## Start

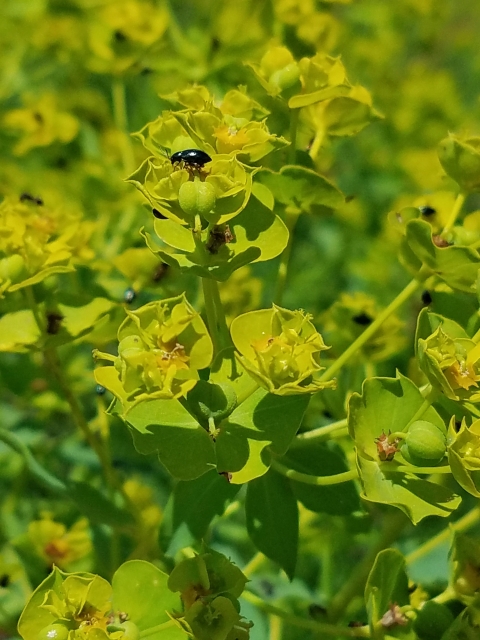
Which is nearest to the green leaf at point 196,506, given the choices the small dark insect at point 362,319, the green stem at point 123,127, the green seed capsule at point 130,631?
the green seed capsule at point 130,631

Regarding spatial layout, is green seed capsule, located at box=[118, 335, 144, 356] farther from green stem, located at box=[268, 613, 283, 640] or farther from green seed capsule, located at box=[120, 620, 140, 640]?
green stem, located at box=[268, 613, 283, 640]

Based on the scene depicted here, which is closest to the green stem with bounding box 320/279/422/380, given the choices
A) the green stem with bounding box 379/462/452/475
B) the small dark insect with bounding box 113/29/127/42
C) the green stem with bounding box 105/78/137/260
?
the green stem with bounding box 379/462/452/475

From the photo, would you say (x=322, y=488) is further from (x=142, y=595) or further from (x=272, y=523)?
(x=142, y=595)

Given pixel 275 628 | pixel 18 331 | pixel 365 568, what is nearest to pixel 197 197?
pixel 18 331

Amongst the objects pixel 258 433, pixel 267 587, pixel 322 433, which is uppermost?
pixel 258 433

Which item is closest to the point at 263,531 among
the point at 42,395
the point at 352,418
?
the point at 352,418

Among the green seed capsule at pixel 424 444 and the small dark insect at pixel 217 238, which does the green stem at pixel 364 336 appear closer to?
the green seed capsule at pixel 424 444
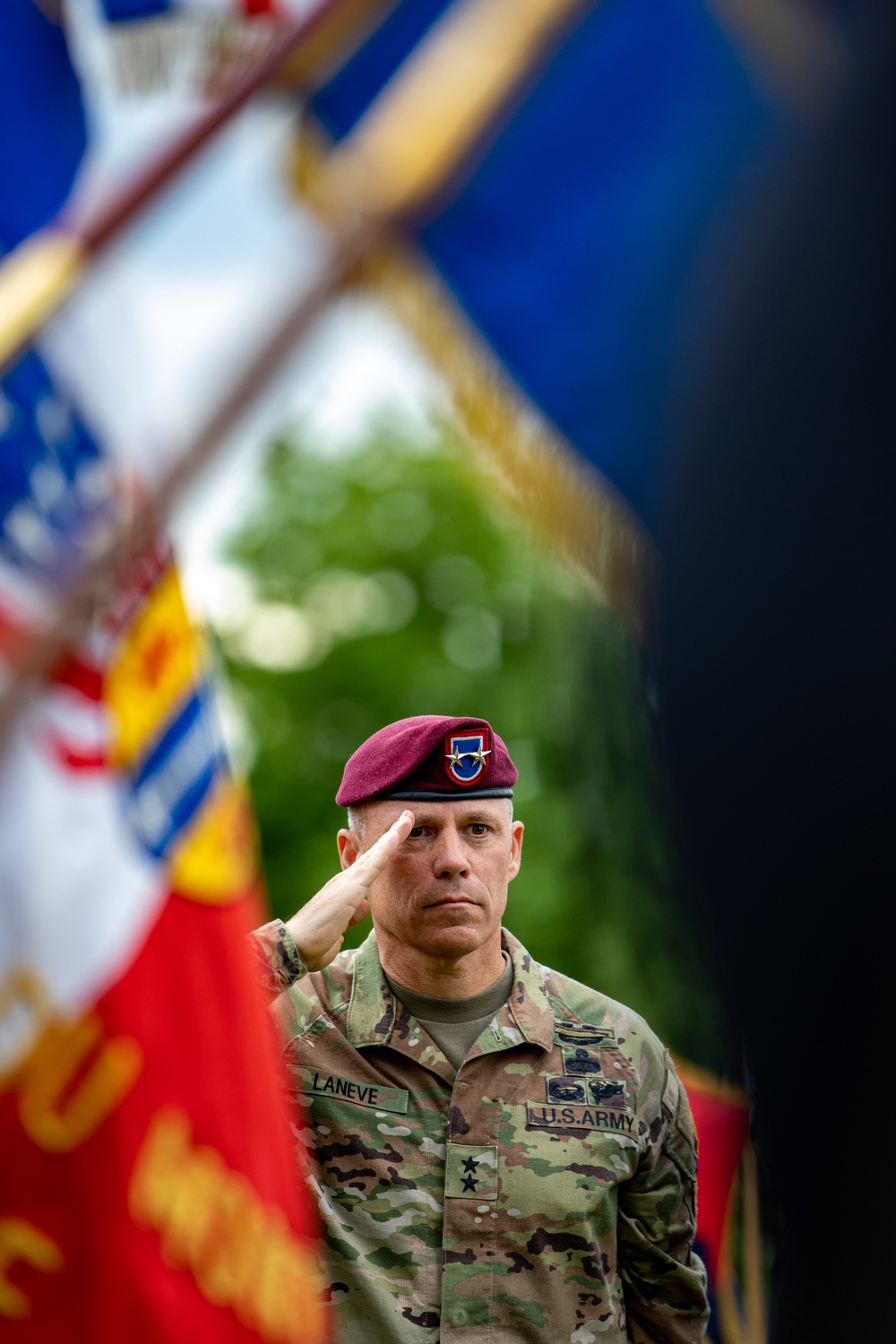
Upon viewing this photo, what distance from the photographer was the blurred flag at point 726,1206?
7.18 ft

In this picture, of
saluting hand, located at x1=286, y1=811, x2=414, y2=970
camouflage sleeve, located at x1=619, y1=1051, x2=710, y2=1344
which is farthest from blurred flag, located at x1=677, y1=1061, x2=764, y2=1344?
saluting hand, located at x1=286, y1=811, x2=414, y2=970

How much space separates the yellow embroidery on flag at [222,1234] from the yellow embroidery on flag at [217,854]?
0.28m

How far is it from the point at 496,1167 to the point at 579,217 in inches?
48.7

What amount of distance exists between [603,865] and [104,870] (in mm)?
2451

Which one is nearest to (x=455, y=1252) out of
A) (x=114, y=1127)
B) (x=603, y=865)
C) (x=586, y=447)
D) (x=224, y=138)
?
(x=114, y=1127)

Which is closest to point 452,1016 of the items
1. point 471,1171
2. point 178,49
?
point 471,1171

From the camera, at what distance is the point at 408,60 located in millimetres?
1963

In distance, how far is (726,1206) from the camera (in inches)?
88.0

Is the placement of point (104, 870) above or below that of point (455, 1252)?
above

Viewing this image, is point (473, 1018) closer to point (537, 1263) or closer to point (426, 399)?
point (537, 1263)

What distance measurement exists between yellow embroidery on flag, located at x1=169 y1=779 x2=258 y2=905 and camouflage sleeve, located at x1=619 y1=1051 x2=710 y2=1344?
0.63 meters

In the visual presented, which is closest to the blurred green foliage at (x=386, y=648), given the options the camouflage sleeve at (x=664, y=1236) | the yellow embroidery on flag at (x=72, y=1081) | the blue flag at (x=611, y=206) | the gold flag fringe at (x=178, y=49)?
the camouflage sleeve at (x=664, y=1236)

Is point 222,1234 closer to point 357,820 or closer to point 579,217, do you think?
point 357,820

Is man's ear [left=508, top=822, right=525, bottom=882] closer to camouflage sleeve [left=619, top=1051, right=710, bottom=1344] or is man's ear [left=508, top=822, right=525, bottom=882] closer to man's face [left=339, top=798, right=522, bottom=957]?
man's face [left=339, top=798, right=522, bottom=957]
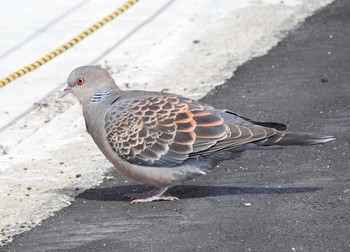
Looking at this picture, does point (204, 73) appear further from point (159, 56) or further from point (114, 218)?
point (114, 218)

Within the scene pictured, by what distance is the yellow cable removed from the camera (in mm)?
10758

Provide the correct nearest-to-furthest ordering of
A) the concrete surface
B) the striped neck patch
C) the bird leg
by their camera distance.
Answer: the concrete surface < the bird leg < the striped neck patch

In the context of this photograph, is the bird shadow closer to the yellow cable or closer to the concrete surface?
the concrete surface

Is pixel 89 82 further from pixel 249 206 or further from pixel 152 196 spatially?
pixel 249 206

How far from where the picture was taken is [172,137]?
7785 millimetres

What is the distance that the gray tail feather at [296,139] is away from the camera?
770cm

## End
## Start

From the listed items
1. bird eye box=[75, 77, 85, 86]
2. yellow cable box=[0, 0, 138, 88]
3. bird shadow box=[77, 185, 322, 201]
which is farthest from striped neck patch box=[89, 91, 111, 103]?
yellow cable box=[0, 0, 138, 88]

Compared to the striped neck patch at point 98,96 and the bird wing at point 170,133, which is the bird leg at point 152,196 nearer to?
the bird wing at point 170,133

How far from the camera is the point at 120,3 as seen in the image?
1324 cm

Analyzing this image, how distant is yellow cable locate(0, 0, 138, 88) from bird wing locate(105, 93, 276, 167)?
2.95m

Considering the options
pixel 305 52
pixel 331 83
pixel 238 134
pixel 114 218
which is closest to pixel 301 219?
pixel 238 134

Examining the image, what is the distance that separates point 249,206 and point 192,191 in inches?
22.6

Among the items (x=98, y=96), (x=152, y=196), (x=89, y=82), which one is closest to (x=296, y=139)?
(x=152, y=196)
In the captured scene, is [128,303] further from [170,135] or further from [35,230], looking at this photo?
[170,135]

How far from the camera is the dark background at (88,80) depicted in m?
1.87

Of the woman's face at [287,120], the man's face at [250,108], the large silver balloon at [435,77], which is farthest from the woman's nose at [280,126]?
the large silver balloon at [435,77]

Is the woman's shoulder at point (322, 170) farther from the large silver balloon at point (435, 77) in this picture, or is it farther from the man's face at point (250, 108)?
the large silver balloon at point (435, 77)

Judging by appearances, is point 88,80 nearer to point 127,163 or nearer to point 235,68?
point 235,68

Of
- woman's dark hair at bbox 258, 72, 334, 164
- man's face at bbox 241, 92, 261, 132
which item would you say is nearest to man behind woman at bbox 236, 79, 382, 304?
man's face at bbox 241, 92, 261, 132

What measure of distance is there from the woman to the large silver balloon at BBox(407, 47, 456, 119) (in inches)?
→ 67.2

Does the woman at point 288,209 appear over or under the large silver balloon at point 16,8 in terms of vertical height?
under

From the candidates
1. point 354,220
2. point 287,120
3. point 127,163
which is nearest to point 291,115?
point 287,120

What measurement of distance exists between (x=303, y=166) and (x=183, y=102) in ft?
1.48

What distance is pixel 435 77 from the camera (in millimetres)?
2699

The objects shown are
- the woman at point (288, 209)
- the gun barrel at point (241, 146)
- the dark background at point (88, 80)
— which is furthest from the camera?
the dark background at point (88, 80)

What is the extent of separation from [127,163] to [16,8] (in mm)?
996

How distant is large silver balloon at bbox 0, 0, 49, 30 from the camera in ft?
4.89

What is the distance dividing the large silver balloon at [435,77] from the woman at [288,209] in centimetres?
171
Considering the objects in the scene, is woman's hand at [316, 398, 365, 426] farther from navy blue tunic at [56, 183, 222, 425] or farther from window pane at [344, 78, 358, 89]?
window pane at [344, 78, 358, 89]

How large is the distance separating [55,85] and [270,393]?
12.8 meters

## End

Task details: Return, unchanged, the portion of the listing that opens with the line containing "In the captured" and closes with the line containing "12.8 meters", including both of those lines.

Written response:
In the captured scene, is [128,303] further from [170,135] or further from [35,230], looking at this photo?
[170,135]

How far from the camera is the dark background at (88,80) depicted in m?
1.87

Of the woman's face at [287,120], the man's face at [250,108], the large silver balloon at [435,77], which is farthest from the woman's nose at [280,126]?
the large silver balloon at [435,77]

Is the woman's shoulder at point (322, 170) farther from the large silver balloon at point (435, 77) in this picture, or is it farther from the man's face at point (250, 108)?
the large silver balloon at point (435, 77)

Judging by appearances, is point 88,80 nearer to point 127,163 or nearer to point 235,68?
point 235,68

Of
- woman's dark hair at bbox 258, 72, 334, 164
- man's face at bbox 241, 92, 261, 132
which item would you say is nearest to man behind woman at bbox 236, 79, 382, 304?
man's face at bbox 241, 92, 261, 132

What measure of distance is there from the woman to the large silver balloon at BBox(407, 47, 456, 119) (in inches)?
→ 67.2

Does the woman at point 288,209 appear over or under the large silver balloon at point 16,8 in terms of vertical height?
under

From the candidates
1. point 354,220
2. point 287,120
3. point 127,163
which is nearest to point 291,115?
point 287,120

What measurement of distance exists between (x=303, y=166) and (x=183, y=102) in ft?
1.48

What distance is pixel 435 77 from the camera (in millimetres)?
2699

The objects shown are
- the woman at point (288, 209)
- the gun barrel at point (241, 146)
- the dark background at point (88, 80)
— which is furthest from the camera?
the dark background at point (88, 80)

What is the extent of separation from [127,163] to [16,8] (in mm)?
996

How distant is large silver balloon at bbox 0, 0, 49, 30 from the camera in ft?
4.89

What is the distance dividing the large silver balloon at [435,77] from the woman at [288,209] in centimetres?
171
Considering the objects in the scene, is woman's hand at [316, 398, 365, 426] farther from navy blue tunic at [56, 183, 222, 425] or farther from window pane at [344, 78, 358, 89]?
window pane at [344, 78, 358, 89]

How large is the distance separating [55,85] and [270,393]?
12.8 meters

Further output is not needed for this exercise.